_Supplied passage_
================
Please read it carefully and if any doubt arises don't hesitate to contact our support mail (see below in Getting help). 

System Overview 

The HPC system at IFCA includes 60 wncompute nodes, 158 nodes for Altamira supercomputer, 5 gpus nodes and 2 login servers. The nodes are grouped in different partitions based on the CPU architecture family. The main features of each compute node are specified below: 

    • One group of 20 nodes with 2 Intel Xeon Platinum 8358 processors, each one with 64 cores operating at 2.6 GHz, 370 GB of RAM memory and 862 GB local disk.
    • Other group of 40 nodes with 2 AMD EPYC 7543 processors, each one with 64 cores operating at 2.8 GHz, 500 GB of RAM memory and 500 GB local disk.
    • Altamira nodes with 2 Intel Sandybridge E5-2670 processors, each one with 8 cores operating at 2.6 GHz and a cache of 20MB, 64 GB of RAM memory (i.e. 4 GB/core) and 500 GB local disk.
    • Gpu nodes with 80 cores operating at 2.1 GHz, 188 GB of RAM memory, 2 NVIDIA Tesla V100, Infiniband EDR and 100 GB local disk.

Operating System (OS)

All compute nodes and gpus are running Alma Linux 9 except Altamira nodes that are running Centos 7.9. 

Network

All the nodes includes Infiniband and Gigabit Ethenet network. Wncompute and gpus nodes with IB EDR and Altamira with IB FDR.

Storage

All the nodes are connected to a global storage system based on GPFS (Global Parallel File System) providing a total storage of 2.1 PB.
================
_Material supplied_
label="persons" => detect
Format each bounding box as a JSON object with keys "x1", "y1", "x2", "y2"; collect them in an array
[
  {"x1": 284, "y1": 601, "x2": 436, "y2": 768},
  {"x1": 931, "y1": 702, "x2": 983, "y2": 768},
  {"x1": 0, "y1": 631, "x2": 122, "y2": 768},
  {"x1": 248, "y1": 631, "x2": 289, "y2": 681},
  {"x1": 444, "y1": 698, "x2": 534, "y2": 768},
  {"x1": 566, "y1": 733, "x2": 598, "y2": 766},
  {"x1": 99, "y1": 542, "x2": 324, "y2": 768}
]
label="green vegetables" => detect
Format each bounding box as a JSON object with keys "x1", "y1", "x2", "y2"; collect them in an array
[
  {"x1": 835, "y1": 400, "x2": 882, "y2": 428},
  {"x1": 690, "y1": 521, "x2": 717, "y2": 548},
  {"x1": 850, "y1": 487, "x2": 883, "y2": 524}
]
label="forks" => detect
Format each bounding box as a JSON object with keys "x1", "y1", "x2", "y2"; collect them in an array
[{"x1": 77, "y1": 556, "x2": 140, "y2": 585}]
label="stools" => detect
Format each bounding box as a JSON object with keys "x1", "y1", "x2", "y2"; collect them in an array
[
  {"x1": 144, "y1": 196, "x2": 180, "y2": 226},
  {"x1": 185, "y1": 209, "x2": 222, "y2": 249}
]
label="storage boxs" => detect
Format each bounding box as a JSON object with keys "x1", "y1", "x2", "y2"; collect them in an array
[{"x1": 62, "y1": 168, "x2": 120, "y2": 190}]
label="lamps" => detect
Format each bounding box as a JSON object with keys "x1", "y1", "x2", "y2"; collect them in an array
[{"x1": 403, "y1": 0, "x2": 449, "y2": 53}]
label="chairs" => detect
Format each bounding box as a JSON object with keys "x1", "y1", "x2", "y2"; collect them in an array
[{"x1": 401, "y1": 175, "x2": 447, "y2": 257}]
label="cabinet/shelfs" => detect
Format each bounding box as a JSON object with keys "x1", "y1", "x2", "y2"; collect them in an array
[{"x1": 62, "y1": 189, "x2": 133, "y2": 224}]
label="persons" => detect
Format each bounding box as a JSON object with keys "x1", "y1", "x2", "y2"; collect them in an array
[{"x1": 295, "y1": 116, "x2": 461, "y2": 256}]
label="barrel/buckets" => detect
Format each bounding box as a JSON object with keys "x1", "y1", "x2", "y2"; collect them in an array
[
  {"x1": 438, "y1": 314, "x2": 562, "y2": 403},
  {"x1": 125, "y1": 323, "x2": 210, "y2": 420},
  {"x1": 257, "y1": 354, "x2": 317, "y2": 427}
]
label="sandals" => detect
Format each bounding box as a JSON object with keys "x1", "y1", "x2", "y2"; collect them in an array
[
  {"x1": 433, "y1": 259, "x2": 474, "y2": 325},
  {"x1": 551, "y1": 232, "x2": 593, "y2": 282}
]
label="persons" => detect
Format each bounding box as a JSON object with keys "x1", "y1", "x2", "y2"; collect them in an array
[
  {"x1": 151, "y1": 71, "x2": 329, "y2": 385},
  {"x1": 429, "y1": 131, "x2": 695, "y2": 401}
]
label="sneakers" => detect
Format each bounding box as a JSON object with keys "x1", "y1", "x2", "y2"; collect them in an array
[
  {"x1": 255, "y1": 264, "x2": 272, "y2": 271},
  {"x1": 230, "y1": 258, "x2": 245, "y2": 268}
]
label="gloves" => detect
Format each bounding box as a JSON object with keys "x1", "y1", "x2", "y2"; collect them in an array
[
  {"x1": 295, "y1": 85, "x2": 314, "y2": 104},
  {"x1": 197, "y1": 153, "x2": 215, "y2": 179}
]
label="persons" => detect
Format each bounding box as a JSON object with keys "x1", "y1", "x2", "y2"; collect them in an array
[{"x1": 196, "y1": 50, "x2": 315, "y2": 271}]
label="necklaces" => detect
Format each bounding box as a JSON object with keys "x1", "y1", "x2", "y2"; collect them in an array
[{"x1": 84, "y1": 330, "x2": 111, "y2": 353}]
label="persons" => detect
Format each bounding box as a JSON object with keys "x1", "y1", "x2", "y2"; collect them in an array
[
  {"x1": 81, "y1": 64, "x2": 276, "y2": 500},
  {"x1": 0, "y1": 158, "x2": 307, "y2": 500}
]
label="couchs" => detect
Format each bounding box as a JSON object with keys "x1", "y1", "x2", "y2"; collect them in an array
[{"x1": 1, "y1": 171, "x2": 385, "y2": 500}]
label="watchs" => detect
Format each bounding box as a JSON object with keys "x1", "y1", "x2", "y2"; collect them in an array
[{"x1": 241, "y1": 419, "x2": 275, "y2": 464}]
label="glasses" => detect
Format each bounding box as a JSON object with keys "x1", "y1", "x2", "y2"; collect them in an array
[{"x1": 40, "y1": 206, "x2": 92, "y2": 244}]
================
_Objective 1_
In the IFCA cluster description, which operating system runs on the Altamira nodes?
_Objective 2_
Translate this sentence from the IFCA cluster description into Spanish: "The nodes are grouped in different partitions based on the CPU architecture family."
_Objective 3_
Carry on the IFCA cluster description, picking up right after its last sentence about the GPFS storage.

_Task result 1_
Centos 7.9.

_Task result 2_
Los nodos se agrupan en diferentes particiones según la familia de arquitectura de la CPU.

_Task result 3_
File Systems

Each node has several areas of disk space for installing system or programs and storing files. These areas may have size or time limits, please read carefully all this section to know about the policy of usage of each of these filesystems. All user area is running above the GPFS filesystem which is  a distributed networked filesystem which can be accessed from all the nodes.

GPFS filesystem

The IBM General Parallel File System (GPFS) and branded as IBM Storage Scale is a high-performance shared-disk file system that can provide fast, reliable data access from all blades of the cluster to a global filesystem. GPFS allows parallel applications simultaneous access to a set of files (even a single file) from any node that has the GPFS file system mounted while providing a high level of control over all file system operations. These filesystems are the recommended to use with most jobs, because GPFS provides high-performance I/O by "striping" blocks of data from individual files across multiple disks on multiple storage devices and reading/writing these blocks in parallel. In addition, GPFS can read or write large blocks of data in a single I/O operation, thereby minimizing overhead.

These are the GPFS filesystems available from all nodes:

    • /gpfs/users/res → /home: users home: This filesystem has the home directories of all the users, when you log into the system you start in your home directory by default. Every user will have their own home directory to store the executables, own developed sources and their personal data. Quotas are in effect that limit the amount of data that can be saved here, a default quota will be enforced to all users.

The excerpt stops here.